ONOS: God of Wisdom, husband of Etan and brother of Riro. He is associated with horses and medicine.

RIRO: God of Luck, brother of Onos. He is an antagonist in many myths. He is associated with maple trees, magic, and laughter.

VATIA: God of Love. If a symbol of his is not seen at a wedding the couple is considered unlucky. He is associated with mice, apples, and fire.

YENE: God of Death, wife of Adaos and mother of Neph. She is associated with opals, shadows, and memory.



The Kedeanic Pantheon's first documented appearance was during the Era of Dragons a little over 5000 years ago. It is believed to have formed from several traditions in southern Kishea, converging during population movements under dragon rule. Some of these ancient religions survived in remote villages.



The clergy can be made up of anybody. They typically have similar families to non-clergy members. In larger cities they may live in or very near to the temple they are assigned to, where their main tasks are to maintain their temple and teach beliefs to new followers/children. It is mostly an oral tradition, though there are modern efforts to write texts.


Worship takes place in temples to individual deities. It is a private activity, with only close friends and families praying together outside of holidays. Some followers only worship one deity with special significance to them while others may worship several. Frequency of prayer varies from deity to deity.
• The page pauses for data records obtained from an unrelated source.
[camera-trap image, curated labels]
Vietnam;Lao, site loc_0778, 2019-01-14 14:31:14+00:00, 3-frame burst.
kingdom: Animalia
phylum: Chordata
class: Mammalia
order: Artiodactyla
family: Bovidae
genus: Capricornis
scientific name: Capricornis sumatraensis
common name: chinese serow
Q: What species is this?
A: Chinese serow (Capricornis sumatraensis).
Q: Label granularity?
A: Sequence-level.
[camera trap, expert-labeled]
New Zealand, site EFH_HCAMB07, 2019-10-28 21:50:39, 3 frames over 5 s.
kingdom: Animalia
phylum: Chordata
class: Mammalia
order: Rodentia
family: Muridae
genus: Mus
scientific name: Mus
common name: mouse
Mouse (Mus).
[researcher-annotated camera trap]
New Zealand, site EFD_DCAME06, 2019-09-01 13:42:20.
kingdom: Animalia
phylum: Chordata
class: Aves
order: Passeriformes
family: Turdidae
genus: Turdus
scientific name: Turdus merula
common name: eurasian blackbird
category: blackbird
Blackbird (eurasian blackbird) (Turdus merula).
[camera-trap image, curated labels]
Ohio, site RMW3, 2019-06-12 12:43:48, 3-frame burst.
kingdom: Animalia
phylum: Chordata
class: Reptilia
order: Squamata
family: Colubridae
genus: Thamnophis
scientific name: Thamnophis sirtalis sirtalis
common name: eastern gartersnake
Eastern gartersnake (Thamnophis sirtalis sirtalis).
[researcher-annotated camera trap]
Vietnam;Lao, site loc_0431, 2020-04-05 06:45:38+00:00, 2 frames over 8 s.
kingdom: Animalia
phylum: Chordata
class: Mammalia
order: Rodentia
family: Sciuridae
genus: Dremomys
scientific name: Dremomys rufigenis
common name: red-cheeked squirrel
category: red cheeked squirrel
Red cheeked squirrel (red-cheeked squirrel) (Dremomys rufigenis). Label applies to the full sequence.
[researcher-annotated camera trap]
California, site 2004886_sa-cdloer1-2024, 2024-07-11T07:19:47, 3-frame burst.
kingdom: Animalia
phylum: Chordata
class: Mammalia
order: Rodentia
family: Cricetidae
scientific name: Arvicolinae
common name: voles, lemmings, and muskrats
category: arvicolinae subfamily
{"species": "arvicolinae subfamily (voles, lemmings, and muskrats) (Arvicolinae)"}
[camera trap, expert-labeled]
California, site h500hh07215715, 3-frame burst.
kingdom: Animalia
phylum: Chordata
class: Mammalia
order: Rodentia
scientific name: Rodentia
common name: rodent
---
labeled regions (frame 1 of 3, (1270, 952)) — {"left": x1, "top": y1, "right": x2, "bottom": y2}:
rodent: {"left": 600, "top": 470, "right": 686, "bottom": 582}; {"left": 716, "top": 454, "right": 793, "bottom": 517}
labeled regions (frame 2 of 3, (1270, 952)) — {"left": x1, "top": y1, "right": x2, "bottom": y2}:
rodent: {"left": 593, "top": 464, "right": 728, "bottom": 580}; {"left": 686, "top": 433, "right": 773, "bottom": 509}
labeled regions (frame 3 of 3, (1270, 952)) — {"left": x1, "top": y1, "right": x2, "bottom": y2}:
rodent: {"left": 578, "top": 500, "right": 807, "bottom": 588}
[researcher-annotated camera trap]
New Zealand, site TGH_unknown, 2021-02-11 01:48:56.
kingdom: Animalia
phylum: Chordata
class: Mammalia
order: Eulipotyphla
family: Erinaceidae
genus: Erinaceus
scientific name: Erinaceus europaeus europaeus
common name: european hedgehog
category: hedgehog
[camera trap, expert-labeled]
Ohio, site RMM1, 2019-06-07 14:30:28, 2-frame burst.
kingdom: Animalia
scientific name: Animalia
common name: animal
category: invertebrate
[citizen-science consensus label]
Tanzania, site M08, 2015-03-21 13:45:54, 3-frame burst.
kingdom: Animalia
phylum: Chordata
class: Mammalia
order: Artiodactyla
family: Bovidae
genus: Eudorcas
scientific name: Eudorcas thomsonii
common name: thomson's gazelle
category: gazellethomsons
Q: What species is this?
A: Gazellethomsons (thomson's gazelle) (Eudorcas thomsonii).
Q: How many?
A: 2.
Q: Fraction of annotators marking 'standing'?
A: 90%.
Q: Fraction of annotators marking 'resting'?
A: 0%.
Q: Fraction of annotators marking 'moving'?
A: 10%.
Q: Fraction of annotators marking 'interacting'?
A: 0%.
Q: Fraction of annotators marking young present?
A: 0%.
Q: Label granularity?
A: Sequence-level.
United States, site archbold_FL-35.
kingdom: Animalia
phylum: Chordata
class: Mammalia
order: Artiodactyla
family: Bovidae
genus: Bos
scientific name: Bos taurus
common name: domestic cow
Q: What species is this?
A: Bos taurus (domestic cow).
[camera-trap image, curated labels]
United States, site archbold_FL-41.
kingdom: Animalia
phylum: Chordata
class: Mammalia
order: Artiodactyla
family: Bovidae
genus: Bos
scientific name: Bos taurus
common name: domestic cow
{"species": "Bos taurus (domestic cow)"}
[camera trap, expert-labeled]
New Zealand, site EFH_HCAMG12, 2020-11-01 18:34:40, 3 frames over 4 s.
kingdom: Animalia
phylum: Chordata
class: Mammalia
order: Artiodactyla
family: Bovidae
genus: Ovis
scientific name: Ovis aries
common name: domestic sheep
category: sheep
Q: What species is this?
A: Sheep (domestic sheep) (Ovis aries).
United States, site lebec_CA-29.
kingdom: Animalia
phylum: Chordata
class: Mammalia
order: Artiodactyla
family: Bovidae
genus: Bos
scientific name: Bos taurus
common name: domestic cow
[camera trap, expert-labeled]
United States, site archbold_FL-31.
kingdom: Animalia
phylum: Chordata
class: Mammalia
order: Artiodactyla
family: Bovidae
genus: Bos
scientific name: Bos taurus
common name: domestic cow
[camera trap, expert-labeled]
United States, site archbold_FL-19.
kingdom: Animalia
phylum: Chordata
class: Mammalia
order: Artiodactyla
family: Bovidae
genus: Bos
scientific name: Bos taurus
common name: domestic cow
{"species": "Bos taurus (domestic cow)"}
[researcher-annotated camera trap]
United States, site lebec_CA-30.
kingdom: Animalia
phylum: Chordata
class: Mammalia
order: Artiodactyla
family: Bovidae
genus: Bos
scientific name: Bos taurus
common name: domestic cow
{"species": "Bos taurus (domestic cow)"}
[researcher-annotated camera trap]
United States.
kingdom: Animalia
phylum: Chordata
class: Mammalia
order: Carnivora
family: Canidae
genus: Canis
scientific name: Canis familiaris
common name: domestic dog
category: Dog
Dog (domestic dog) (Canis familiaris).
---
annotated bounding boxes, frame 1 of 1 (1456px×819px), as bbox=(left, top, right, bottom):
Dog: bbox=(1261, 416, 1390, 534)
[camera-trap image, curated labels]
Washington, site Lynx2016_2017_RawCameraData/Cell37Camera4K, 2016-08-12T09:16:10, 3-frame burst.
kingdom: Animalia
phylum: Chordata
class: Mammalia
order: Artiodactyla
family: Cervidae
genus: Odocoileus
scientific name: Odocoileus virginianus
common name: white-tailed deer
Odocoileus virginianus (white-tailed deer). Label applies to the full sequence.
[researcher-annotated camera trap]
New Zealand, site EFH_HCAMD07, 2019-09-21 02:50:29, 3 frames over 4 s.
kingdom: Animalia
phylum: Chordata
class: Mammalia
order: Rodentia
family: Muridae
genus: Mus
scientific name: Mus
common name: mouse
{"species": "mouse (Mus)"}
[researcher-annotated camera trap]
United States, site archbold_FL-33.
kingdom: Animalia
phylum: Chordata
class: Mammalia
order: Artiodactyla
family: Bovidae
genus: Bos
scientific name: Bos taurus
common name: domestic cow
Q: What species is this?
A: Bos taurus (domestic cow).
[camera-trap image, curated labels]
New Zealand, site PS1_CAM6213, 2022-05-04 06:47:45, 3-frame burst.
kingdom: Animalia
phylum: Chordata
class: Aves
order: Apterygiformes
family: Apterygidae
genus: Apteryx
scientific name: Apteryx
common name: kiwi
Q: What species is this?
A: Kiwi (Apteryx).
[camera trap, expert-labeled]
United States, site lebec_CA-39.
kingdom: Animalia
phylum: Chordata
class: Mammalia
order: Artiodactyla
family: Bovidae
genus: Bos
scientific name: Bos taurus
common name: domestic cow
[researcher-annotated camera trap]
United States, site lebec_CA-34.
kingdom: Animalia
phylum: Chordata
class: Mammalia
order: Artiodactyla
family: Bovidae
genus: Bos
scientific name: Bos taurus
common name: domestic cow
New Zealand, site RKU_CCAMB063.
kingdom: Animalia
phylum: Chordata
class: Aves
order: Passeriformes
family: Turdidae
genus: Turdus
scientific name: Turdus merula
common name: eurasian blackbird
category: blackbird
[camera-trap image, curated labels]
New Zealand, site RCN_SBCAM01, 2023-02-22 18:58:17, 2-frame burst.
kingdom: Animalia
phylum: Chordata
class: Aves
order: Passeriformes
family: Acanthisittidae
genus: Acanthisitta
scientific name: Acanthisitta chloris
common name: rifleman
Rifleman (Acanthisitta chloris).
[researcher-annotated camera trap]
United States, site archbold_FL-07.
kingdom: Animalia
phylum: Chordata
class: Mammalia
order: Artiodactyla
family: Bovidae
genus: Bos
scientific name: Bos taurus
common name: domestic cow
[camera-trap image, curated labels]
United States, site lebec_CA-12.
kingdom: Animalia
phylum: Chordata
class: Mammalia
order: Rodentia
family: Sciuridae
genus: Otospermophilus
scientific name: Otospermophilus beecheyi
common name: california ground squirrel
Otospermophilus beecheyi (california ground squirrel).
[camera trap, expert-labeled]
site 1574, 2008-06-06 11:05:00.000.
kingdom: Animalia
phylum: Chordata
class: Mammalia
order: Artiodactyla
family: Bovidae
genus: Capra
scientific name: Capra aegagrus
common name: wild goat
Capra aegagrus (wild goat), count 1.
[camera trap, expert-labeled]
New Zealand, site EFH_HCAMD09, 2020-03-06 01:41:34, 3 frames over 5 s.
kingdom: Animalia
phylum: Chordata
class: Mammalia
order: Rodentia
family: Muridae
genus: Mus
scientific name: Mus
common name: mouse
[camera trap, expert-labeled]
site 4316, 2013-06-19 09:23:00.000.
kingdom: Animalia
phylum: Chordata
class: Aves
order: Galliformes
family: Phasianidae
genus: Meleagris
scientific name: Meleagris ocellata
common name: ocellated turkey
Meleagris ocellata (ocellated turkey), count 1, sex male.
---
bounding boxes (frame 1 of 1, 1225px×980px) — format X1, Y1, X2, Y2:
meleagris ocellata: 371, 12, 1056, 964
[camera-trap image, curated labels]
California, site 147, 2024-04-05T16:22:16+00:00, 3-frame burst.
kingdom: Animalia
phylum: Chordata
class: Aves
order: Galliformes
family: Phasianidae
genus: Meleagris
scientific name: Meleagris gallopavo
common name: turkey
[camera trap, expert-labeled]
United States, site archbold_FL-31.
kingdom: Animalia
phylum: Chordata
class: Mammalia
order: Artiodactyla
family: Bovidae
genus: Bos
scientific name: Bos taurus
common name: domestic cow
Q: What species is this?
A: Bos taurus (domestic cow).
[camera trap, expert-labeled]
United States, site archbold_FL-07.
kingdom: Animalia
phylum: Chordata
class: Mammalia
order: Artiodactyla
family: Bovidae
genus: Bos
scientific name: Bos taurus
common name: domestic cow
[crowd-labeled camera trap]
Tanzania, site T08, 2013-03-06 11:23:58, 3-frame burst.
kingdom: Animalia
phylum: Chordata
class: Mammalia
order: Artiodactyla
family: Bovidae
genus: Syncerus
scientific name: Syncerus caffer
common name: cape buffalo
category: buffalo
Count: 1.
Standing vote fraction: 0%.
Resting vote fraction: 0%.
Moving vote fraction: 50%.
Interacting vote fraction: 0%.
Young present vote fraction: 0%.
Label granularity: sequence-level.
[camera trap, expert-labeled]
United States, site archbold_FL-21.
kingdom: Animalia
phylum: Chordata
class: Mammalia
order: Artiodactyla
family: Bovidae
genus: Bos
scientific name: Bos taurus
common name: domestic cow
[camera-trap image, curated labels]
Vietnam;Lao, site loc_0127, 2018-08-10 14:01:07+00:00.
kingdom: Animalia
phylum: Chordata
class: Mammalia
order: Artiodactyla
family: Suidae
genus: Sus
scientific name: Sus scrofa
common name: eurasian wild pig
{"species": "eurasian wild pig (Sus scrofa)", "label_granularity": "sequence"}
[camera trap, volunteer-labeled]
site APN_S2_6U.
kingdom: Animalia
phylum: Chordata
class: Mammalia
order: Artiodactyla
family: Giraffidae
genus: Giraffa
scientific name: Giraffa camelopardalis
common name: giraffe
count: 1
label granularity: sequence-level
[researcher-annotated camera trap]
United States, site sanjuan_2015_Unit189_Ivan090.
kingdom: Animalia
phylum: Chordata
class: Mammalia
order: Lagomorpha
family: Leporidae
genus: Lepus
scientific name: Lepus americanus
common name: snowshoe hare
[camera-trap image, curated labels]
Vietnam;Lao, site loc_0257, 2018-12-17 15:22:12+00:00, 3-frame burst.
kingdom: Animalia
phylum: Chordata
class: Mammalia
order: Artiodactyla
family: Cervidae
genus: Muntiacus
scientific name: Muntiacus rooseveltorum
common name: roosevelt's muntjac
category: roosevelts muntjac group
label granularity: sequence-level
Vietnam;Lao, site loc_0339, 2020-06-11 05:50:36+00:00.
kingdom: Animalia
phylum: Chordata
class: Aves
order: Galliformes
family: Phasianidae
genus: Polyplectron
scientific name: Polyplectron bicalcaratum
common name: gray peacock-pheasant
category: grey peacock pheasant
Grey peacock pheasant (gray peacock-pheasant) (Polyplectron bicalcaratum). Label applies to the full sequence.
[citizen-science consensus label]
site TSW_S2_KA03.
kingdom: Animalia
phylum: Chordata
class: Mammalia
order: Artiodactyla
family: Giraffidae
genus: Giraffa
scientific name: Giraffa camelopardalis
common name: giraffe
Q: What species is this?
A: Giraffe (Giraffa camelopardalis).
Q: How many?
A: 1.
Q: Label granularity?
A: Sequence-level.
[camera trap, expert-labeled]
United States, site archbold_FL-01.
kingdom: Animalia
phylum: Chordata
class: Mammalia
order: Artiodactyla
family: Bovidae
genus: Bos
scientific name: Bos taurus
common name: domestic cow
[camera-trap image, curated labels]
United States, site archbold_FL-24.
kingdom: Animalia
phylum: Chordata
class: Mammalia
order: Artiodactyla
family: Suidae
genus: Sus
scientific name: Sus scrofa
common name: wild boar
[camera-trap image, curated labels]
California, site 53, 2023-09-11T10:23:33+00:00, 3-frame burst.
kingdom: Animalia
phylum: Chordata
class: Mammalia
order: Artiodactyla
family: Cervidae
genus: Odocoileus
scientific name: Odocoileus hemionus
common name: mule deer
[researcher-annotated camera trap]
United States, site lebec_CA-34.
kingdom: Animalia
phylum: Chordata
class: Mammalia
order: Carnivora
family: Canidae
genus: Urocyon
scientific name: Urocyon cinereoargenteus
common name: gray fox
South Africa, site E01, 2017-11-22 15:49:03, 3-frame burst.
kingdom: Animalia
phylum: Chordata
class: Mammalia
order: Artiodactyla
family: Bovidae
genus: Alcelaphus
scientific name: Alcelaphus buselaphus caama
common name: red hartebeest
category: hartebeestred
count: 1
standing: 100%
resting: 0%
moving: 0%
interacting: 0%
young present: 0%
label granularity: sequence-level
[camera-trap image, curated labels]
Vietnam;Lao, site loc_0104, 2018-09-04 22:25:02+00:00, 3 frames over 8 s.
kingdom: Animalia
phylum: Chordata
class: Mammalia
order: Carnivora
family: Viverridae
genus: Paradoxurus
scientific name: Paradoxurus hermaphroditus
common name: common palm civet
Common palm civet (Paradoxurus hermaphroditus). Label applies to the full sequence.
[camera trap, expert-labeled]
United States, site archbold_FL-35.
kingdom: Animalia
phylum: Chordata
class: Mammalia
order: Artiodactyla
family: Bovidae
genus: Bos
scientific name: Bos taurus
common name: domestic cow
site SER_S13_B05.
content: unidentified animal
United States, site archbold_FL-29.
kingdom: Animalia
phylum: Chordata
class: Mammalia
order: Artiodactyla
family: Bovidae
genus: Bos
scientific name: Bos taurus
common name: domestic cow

Kedeans value hospitality and charity above all other traits. Honesty and moderation are also valuable traits. The only thing considered an extremely negative trait is envy.


The old world was a horrible place that was burned to nothingness by the gods. The ashes were collected by the gods and used to create the current world. The creation was overseen by Asmoria with the primary help of Jelia and Merena.


The dead are all reunited in a world beyond mortal comprehension. The afterlife has many interpretations. Some believe it is the land of the gods, that it is a place the gods cannot influence, or even that the gods are not allowed to enter it. It is always believed to be a land of peace.



Marriage involves a small ceremony depending on the main deity the couple worships. Some common traditions include weaving flowers and plants associated with the month's reigning deity into the marriers hair, drinking a ceremonial wine, and a traditional dance. The dance begins with the two families dancing separately before joining in a large group. Family members begin to leave the dance in order of distance until all but the marriers have stopped dancing. The wedding is not required to take place at a temple, though in modern times only a quarter of marriages do not.


Children are not considered part of the family until a week from when they were born. On that day, the child is given a name and a celebration takes place. The celebration always includes family members and close neighbors. Anybody from the village or town is welcomed.


Funerals have a more formal and larger ceremony. Bodies are cremated and the ashes are spread to signify the rebirth of the dead in the afterlife. If a body is not burned, their soul will be trapped in this world. Traditionally, bodies are taken to a temple of Yene for three days, symbolically one for grief, mourning, and acceptance, before being cremated.